** WORK REQUEST **
If a line below falls between the line with "CONFIGURAÇÃO E ATUALIZAÇÃO" and the line with "Whitney = 都是爱", or is one of those two, output it exactly; output nothing else and no pictures.

(Image-text web data)

========================================================================

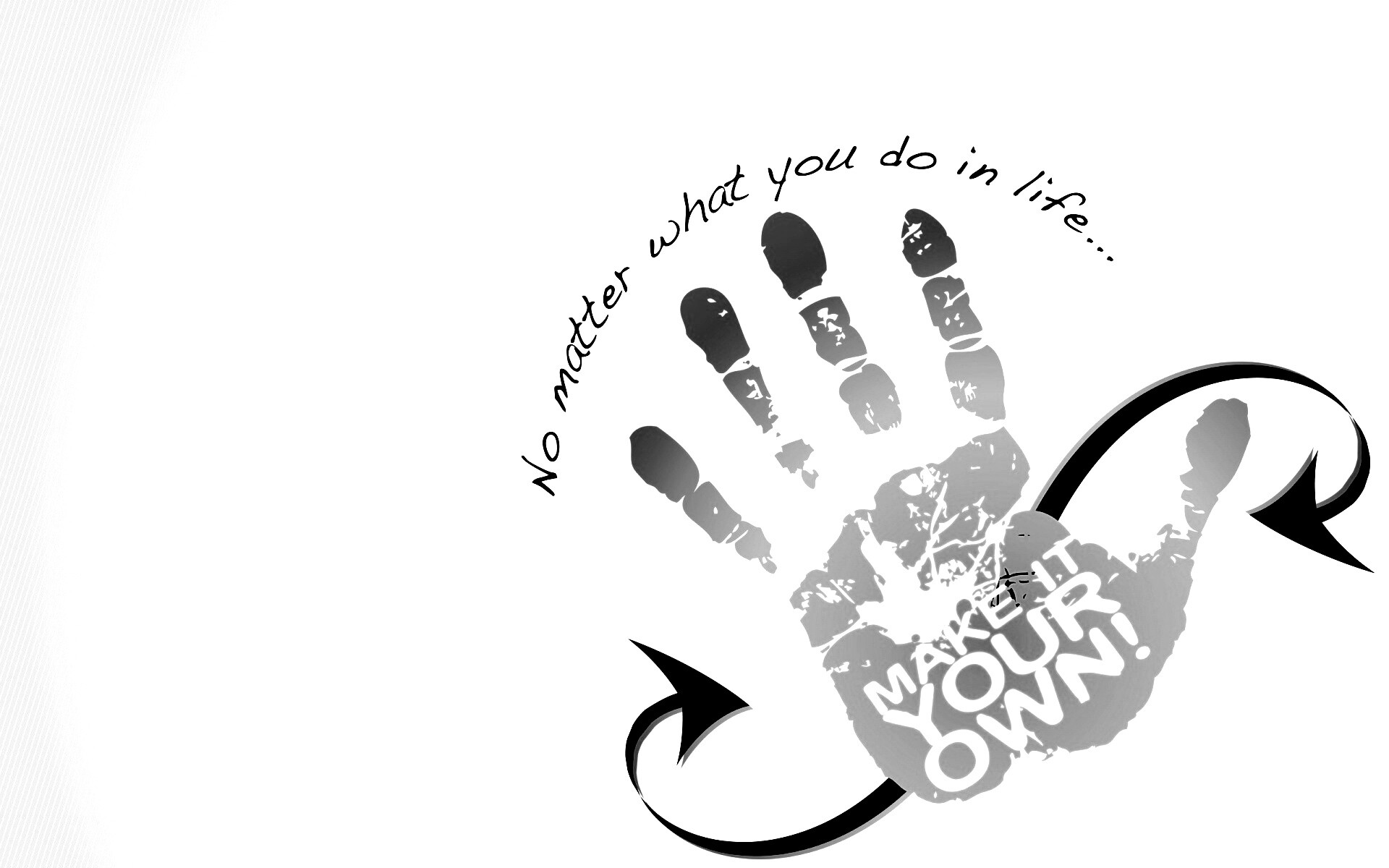 Не важно что ты делаешь, делай по своему! обои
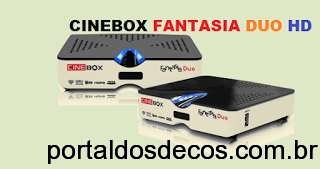 CINEBOX  -CINEBOX-FANTASIA-DUO-HD CINEBOX FANTASIA DUO HD E OPTIMO CONFIGURAÇÃO E ATUALIZAÇÃO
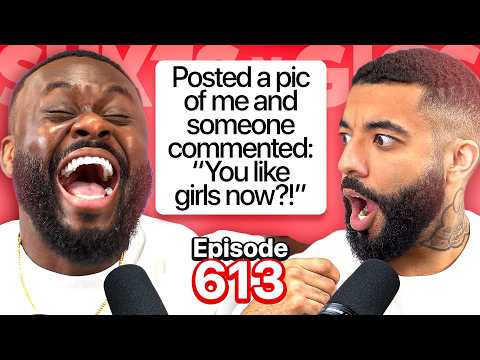 FINDING OUT YOUR EX WAS ON THE DOWN LOW?! | EP 613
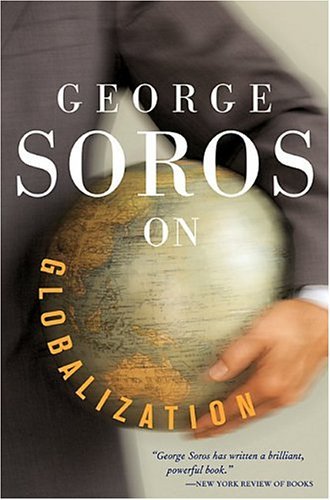 George Soros On Globalization - George Soros - Kirjat - PublicAffairs,U.S. - 9781586482787 - keskiviikko 16. maaliskuuta 2005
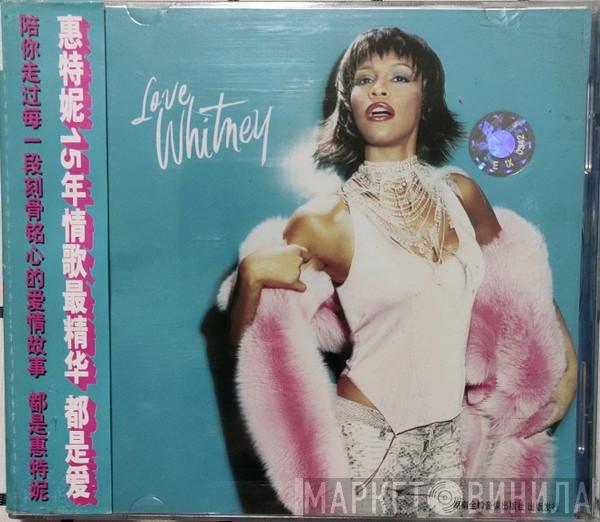 = Whitney Houston  Whitney Houston  - Love, Whitney = 都是爱
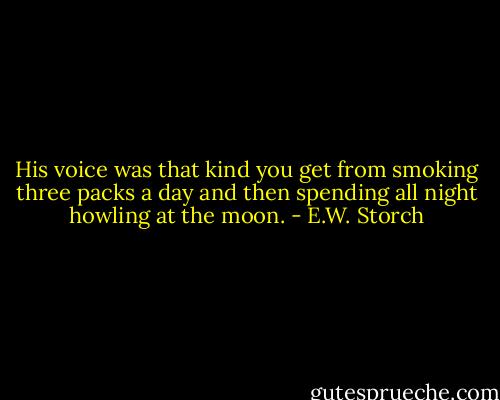 His voice was that kind you get from smoking three packs a day and then spending all night howling at the moon. - E.W. Storch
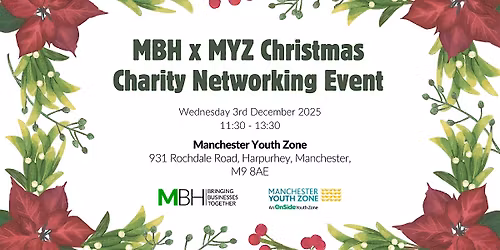 MBH x Manchester Youth Zone Charity Networking Event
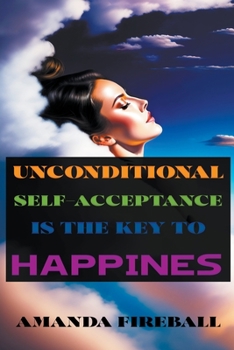 Paperback Unconditional Self-Acceptance is the Key to Happiness Book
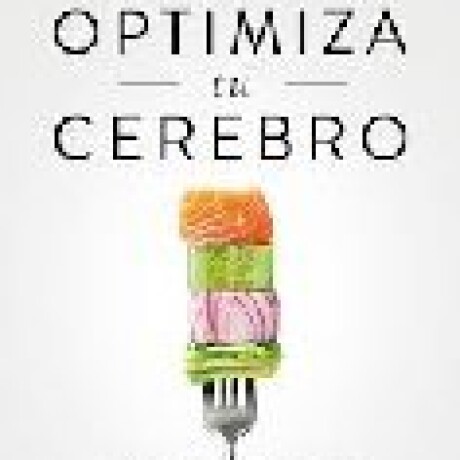 OPTIMIZA TU CEREBRO OPTIMIZA TU CEREBRO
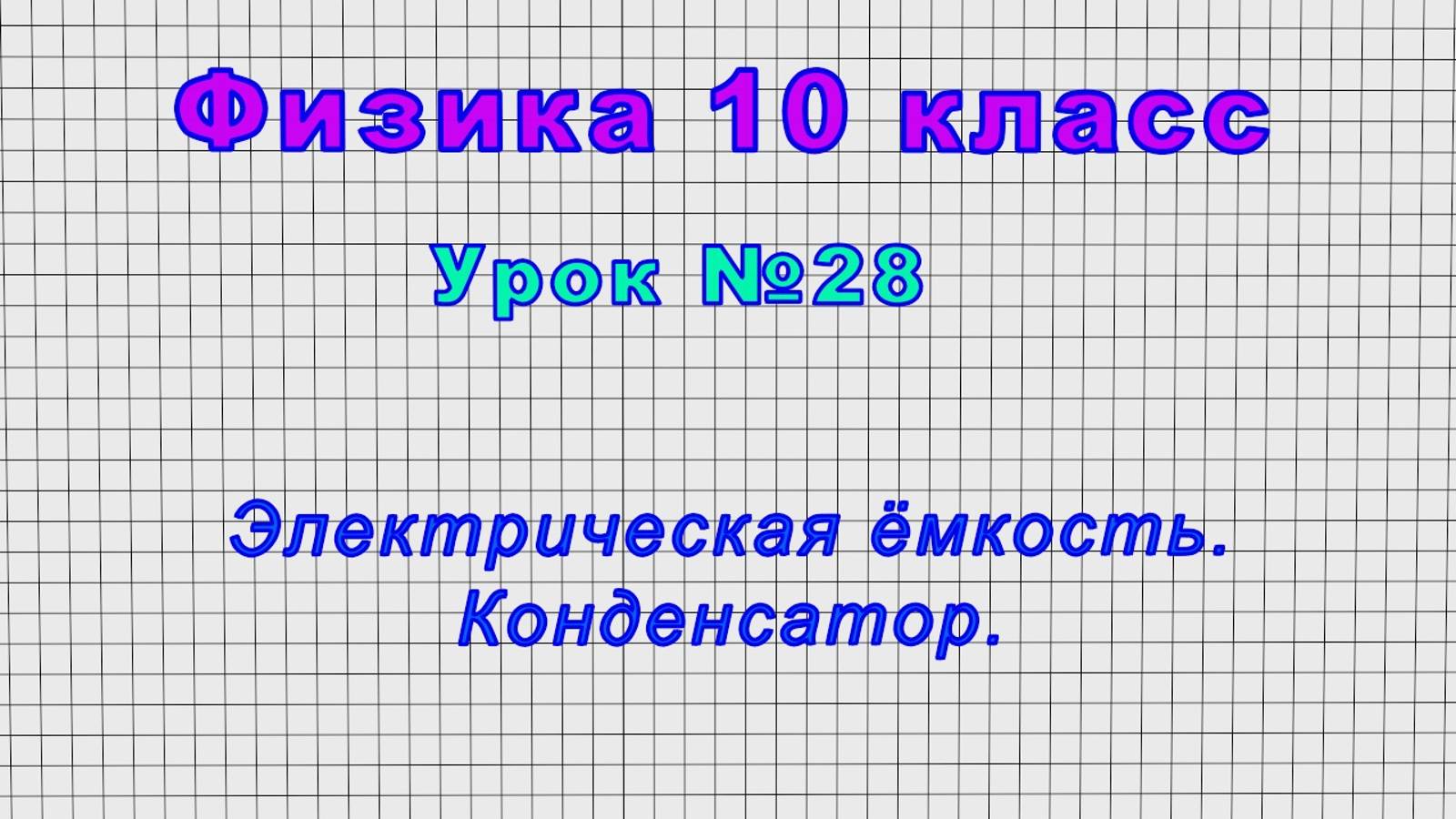 Физика 10 класс (Урок№28 - Электрическая ёмкость. Конденсатор.)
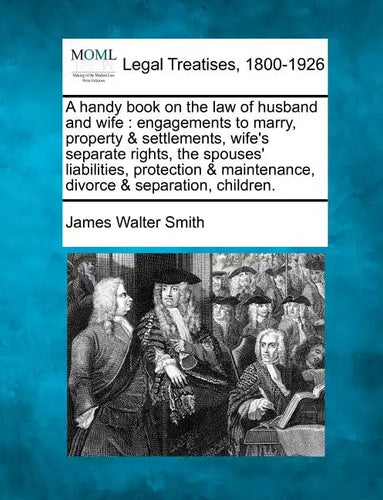 A Handy Book on the Law of Husband and Wife: Engagements to Marry, Property & Settlements, Wife's Separate Rights, the Spouses' Liabilities, Protectio - Paperback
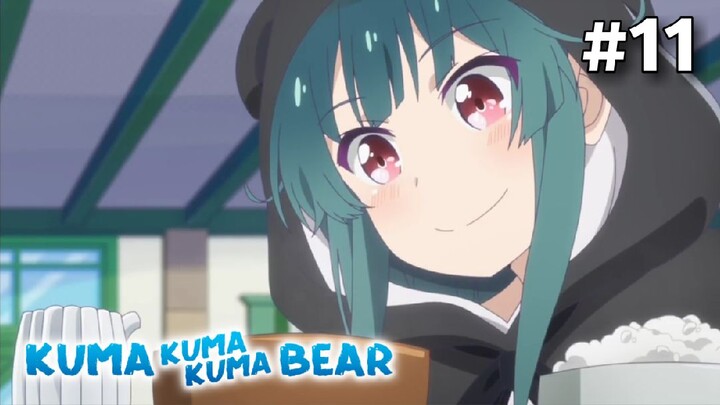 Kuma Kuma Kuma Bear S1 - Episode 11 #Yuna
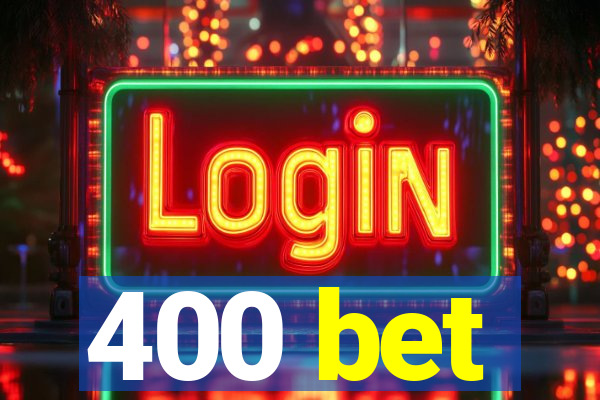 400 bet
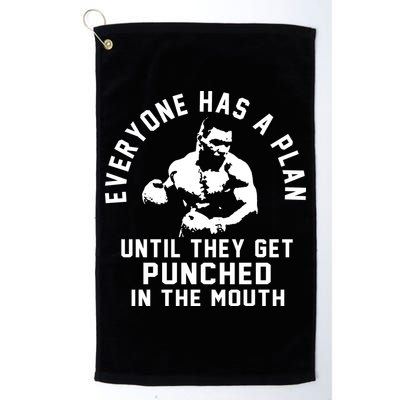 Everyone Has A Plan Until They Get Punched In The Mouth Golf Towel
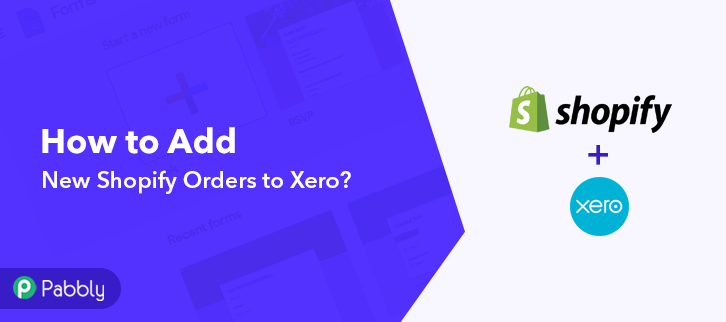 How to Add New Shopify Orders to Xero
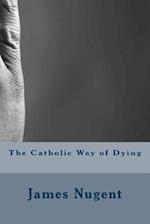 The Catholic Way of Dying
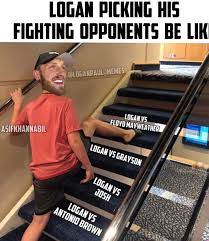 In november 2019, logan paul reportedly challenged floyd mayweather to a boxing match. Logan Picking Opponents Floyd Mayweather Vs Logan Paul Know Your Meme
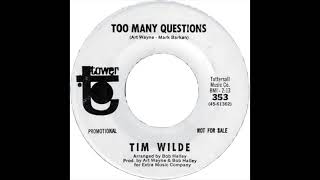 Tim Wilde Too Many Questions [upl. by Hally]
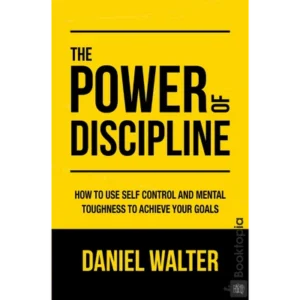 The Power of Discipline by Daniel Walter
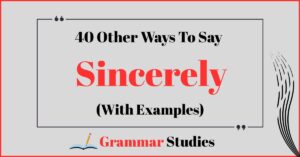 40 Ways To Say “Sincerely” (Real Examples)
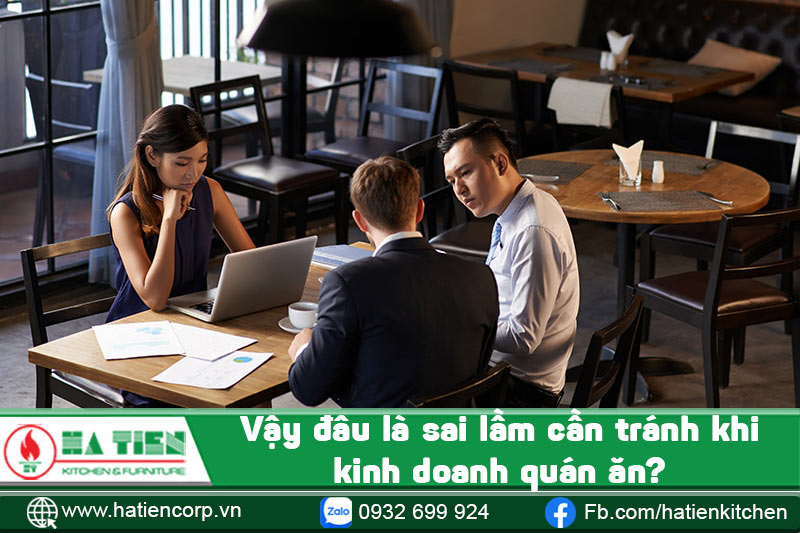 Vậy đâu là sai lầm cần tránh khi kinh doanh quán ăn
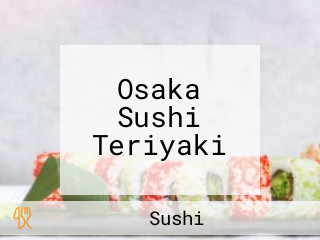 Osaka Sushi Teriyaki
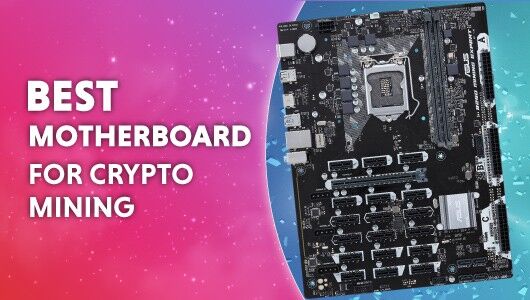 Best motherboard for mining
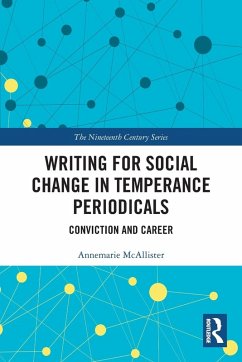 Writing for Social Change in Temperance Periodicals - McAllister, Annemarie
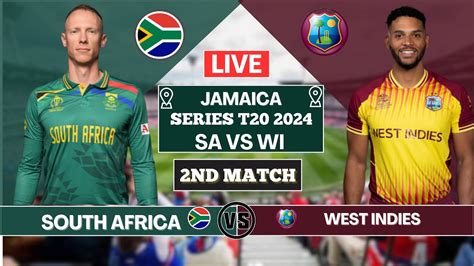 South Africa Vs West Indies 2nd T20 Match Live Scores Sa Vs Wi Live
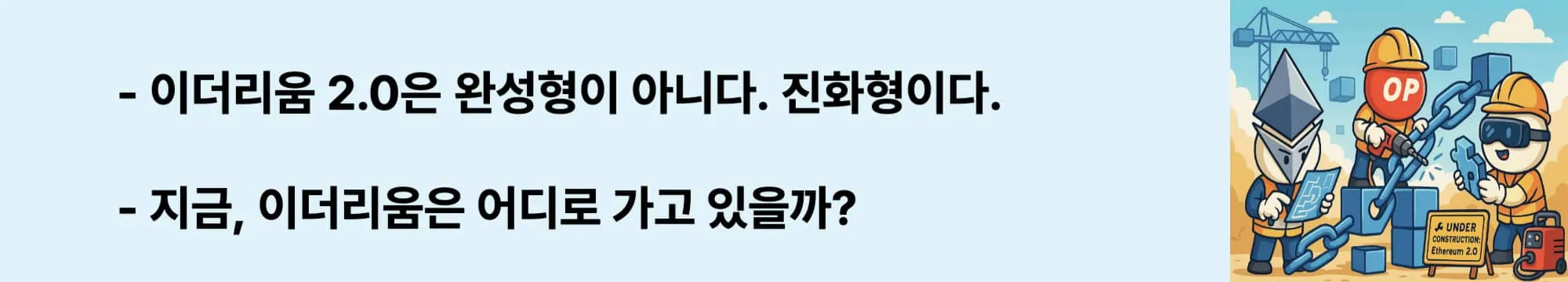‘이더리움 2.0은 완성형이 아니다. 진화형이다.’라는 웹배너 이미지. 이 이미지는 이더리움이 구조 개편을 통해 웹3 생태계의 기반 인프라로 진화하고 있음을 시각적으로 전달하며, 블로그의 결론부 주제와 관련된 내용을 설명함 (ethereum2.0, roadmap, web3-infrastructure)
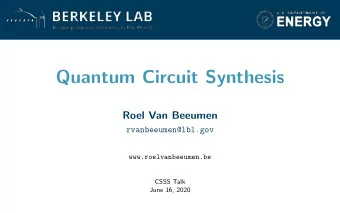 Quantum Circuit Synthesis  Roel Van Beeumen  rvanbeeumen@lbl.gov  www.roelvanbeeumen.be  CSSS Talk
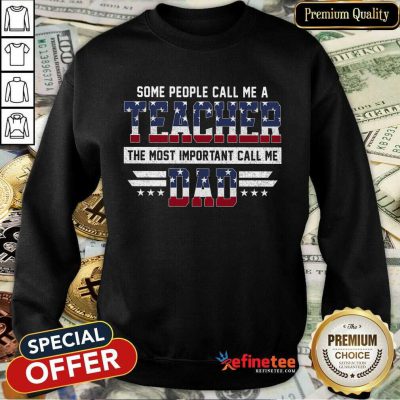 Hot Some People Call Me A Teacher Daddy American Flag Sweatshirt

========================================================================

** EXERCISE ANSWER **
 CINEBOX  -CINEBOX-FANTASIA-DUO-HD CINEBOX FANTASIA DUO HD E OPTIMO CONFIGURAÇÃO E ATUALIZAÇÃO
 FINDING OUT YOUR EX WAS ON THE DOWN LOW?! | EP 613
 George Soros On Globalization - George Soros - Kirjat - PublicAffairs,U.S. - 9781586482787 - keskiviikko 16. maaliskuuta 2005
 = Whitney Houston  Whitney Houston  - Love, Whitney = 都是爱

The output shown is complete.